**Exercise set:**
- a) In the forum thread about software for handling chemistry data, what is the name of the Pfizer tool that exports to Spotfire?
- b) Continue the forum thread about software for handling chemistry data from the point where it stops.

23. Thomas on March 19, 2012 10:34 AM writes...

Pfizer has a great tool called RGate - does everything including list logic, registration of virtual compounds, and exports nicely to Spotfire. There were some talks to make it available to the public, and/or replace it with a commercial product ("cheaper" as not supported by in-house specialists).

Permalink to Comment

24. AJ on March 19, 2012 10:39 AM writes...

@22 - thats what I liked bout "spotfire" - It didnt really care bout the origin of the data - it could just handle ERVERYTHING as long as it was in a structured table etc. ... though we never paid a lot for it (academia then) ...

Permalink to Comment

25. cdsouthan on March 19, 2012 10:43 AM writes...

These comments are pertinent to dealing with your own data but it's difficult to go it alone because there is an increasing imperative to intersect structures and linked data (preferably quickly) with public sources such as PubChem and ChEMBL. Having being involved in a project that engaged with this (PMID:22024215) believe me it gets even tougher than grappling with the in-house stuff.

Permalink to Comment

26. exGlaxoid on March 19, 2012 10:44 AM writes...

Used to use ISISBase, then evaluated MDLBase for several years before it was stable enough to use.

Also tried a few other programs, and a few were OK, but nothing was a powerful as ISISBase. Spotfire is neat, but I didn't like it as much as ISIS once you had a nice project table definition. But of course that took IT support, so only good at larger companies.

Currently I use a mix of Excel, some ChemAxon products, some Cambridge software, and some other software. Not thrilled with the cobbled together package, but it works for now. This (Excel) is only doable when only one project data is in each spreadsheet, otherwise it is too big. Plus now a researcher has to manually add the data, along with the issues of manually updating and data integrity issues.

Permalink to Comment

27. passionlessDrone on March 19, 2012 10:59 AM writes...

Hello friends -

I don't know squat from chemistry, but do know a little bit about technology. I've been playing around with a tool called Tableau that is priced very reasonably and can visualize data sets pretty easily.

- pD

Permalink to Comment

28. RD on March 19, 2012 11:13 AM writes...

Some suggestions:
1.) Spotfire. You can plot anything using any criteria you want in many dimensions.
2.) have your rogue programmer write an app that will allow you to see your compounds as clusters on a grid, instead of entries in a spreadsheet. I have no idea why a chemist would want to scroll through a spreadsheet when all the information is staring you in the face in a grid. Have rogue programmer add filtering and color coding to the grid to make it easier to spot patterns and activity trends.
3.) hire a really good rogue programmer. There are a few out there. The IT and informatics departments tend to try to handcuff them.

**Provided records:**
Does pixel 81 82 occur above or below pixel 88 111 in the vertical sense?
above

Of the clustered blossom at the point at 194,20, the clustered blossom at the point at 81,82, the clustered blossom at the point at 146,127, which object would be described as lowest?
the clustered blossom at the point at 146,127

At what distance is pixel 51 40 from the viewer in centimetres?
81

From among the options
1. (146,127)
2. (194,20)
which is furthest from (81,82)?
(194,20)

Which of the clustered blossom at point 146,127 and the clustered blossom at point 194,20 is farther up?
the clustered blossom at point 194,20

**Your responses:**
- a) RGate

- b)
Permalink to Comment

29. chemit on March 19, 2012 11:21 AM writes...

No magic here, the best tools, especially for chemistry data management, are often the most expensive ones. But they usually worse it (for medium-large companies) if you need productivity, security, performance, reproductibility... Lucky people who have money can get Pipeline Pilot / Spotfire or Dotmatix to build a robust and powerfull system that can be used by everyone.

Free tools like KNIME are nice alternatives for simple tasks, but are really not (yet ?) in the same category. I don't know any decent free alternative to Spotfire / Dotmatix (anyone ?). Chemaxon is probably the best compromise, in terms of money, features and quality.

Finally (but you'll need money too), a skilled IT team who know chemists / biologists needs will do the job too. Look at J&J's ABCD, which looks quite wonderfull...

@25 indeed, so much to do in this area!!

Permalink to Comment

30. anon2 on March 19, 2012 11:41 AM writes...

The lack of concensus from this one biased slice of data users (tending toward chemistry) simply emphasizes my previous simple stroke for all folks. If it had been resolved across the scientific, data driven community, then this disucssion would not be taking place.

Sometimes, such "obvious" overly-simplistic questions have obvious, but maybe not so satisfying, answers. Realism hurts.

Permalink to Comment

31. Publius The Lesser on March 19, 2012 12:04 PM writes...

The problem you're describing (finding meaningful patterns in large data sets) is common across all technical domains and drives the "big data" fad -- Google for it if you want to see the hype cycle in full swing. Behind the hype are some very useful tools and techniques for finding and visualizing patterns in large data sets. Because each domain is different, there really isn't a good canned solution, and these kinds of problems are solved by people called "data scientists" these days. A good data scientist is one part domain expert, one part statistician, one part machine learning expert, and one part coder. Although I work primarily on text documents of various sorts, about 5-6 years ago, I applied some of these techniques to mass spectroscopy data back when I was a postdoc at Carnegie Mellon, with mixed results.

Permalink to Comment

32. kissthechemist on March 19, 2012 12:09 PM writes...

As a small pharma drone, we started out with Excel and it soon got very heavy. We were guided into Dotmatics Browser to handle all of our data by talented computational chemists we had. We had some teething troubles, but the made-to-measure database we have now is very user friendly and has speeded up things enormously both for the biologists (especially data entry) and the chemists (SAR is a joy not a chore). The folks at Dotmatics have been pretty spot on too, only drawbacks are the need for our own IT people (which we fortunately already have) and of course the price.

Overall, I'd say its an investment which makes sense for companies of a certain size. I'd certainly hate to be without it.

Permalink to Comment

33. JB on March 19, 2012 12:27 PM writes...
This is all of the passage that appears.